STAFF WRITER
ZIMBABWE’S deepening economic crisis is severely affecting the government’s ability to fund public health delivery and restricting poor people’s access to health care, economists, government officials and health experts agree.
The southern African country’s economy had shown signs of modest improvement under the government of national unity (GNU) between 2009 and 2013, when President Robert Mugabe and his long-ruling Zanu-PF party shared power with the opposition Movement for Democratic Change (MDC).
However, industry has been performing poorly and company closures have picked up since Zanu-PF won general elections in July 2013.
Statistics from the central bank show that over 6 400 companies have closed shop in the past four years pushing unemployment rate spiraling over 85 percent while the few remaining firms are operating at 34,2 percent capacity utilisation according to the Confederation of Zimbabwe Industries.
Economic commentator Francis Mukora said the deteriorating economic conditions were sending thousands of people –especially HIVinfected – into early graves due to lack of medical attention.
“It is not surprising that people’s right to health has been compromised by the state of the economy. Health services are suffering a funding deficit because of the current economic crisis, which has worsened in the post-GNU period,” he said.
As more people have been pushed into joblessness or working in the informal economy, the country’s tax base has dwindled and government is struggling to collect sufficient revenue to pay for public programmes and civil servants’ salaries.

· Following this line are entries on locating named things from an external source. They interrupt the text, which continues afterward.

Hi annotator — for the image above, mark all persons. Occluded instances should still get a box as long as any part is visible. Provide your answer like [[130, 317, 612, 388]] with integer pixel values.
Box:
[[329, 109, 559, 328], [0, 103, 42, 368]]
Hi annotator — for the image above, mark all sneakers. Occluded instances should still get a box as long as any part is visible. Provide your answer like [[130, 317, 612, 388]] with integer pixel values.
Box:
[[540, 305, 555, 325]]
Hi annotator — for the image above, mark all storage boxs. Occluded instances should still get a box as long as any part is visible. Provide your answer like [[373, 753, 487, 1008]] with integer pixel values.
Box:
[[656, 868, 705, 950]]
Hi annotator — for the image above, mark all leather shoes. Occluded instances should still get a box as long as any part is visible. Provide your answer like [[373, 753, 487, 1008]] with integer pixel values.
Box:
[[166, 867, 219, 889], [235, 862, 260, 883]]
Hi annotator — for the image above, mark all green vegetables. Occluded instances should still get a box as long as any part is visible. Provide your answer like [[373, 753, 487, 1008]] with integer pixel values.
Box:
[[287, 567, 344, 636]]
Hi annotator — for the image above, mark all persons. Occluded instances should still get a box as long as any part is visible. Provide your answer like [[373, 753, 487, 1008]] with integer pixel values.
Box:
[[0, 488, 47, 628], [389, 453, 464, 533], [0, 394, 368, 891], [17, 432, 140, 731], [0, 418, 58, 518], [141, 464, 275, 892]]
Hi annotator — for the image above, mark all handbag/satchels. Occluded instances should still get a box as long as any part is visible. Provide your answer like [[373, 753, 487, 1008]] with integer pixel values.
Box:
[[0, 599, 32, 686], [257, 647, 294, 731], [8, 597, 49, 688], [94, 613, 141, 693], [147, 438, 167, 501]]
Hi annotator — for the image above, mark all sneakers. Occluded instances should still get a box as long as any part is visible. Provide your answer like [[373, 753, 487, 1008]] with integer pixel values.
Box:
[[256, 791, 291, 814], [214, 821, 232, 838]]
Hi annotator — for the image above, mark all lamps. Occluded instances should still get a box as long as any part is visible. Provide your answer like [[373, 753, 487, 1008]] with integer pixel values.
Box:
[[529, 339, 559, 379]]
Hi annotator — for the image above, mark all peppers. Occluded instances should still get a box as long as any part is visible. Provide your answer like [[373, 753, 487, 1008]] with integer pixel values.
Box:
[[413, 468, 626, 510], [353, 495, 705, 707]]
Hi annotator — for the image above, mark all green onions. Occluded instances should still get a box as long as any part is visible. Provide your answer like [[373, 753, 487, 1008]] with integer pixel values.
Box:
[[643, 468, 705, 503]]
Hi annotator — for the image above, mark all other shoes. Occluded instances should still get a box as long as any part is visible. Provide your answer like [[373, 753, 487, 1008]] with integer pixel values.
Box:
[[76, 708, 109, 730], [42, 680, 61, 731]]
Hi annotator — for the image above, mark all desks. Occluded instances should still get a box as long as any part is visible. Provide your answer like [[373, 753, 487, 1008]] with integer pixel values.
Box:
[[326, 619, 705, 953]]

Zimbabwe once had a health system that was the envy of southern Africa. Yet, fueled by Aids and also by increasing poverty and economic and political instability, illness has begun to overcome the country. Tuberculosis, hepatitis, malaria, measles and cholera – all wholly preventable – have surged mercilessly.
So have infant mortality, stillbirths and sexually transmitted diseases.
Declining revenue streams have seen government allocating too little to health in its 2016 national budget, but it is failing to fund that budget.
Treasury allocated the health sector $208 million this year down from $300 million last year and from $330 million in 2015 and $407 million in 2014, which amounted to less than eight percent of the 2017 budget.
Health ministry strategy and policy development officer Tonderai Kadzere said the underfunding has left poverty-stricken citizens, who constitute the majority, more impoverished as they pay for services when they fall ill.
“Government funding in 2009 was at 12 percent and now it’s down to 7, 4 percent against the Abuja Declaration target of 15 percent,” he said.
“In monetary terms it means this year we were allocated $300 million, so from that I don’t think we have even received $200,000 and we are already in September and that has been the trend,” Kadzere added.
The country’s public health sector receives most of its funding from the donor community.
For the past 15 years, Zimbabwe has received a total of $709 million from the Global Fund, of which $611 million goes to HIV, $59 million to malaria and $39 million to TB, over the period 2014 to 2017
Health experts, however, noted that in the absence of adequate support from the government, international aid would not be enough to help fight the HIV scourge in the country.
The savage virus has left few people untouched – it has devastated families, communities and cities. Official United Nations figures show that at the peak of the epidemic in Zimbabwe in the late 1990s nearly 30 percent of the population was living with HIV and AIDS was declared a national emergency. That unleashed a massive effort that halved the size of the epidemic.
Currently, there are 915 000 Zimbabweans now on antiretroviral treatment – two thirds of them with medicines supplied through Global Fund resources.
But at least 300 000 more need to be on treatment as soon as possible so they can look forward to a normal lifespan, according to the United Nations.
With the country’s economic woes worsening by the day, the dream of eradicating Aids seems very far-fetched.
In the last two months, Zimbabwe’s two largest hospitals – United Bulawayo Hospitals and Harare Central Hospital – indefinitely suspended all elective surgeries owing to stock-out of drugs.
The latest development deals a blow to the enjoyment of the right to health by thousands of predominantly poor people in a country with a high disease burden and just four central hospitals for a population of 13 million people.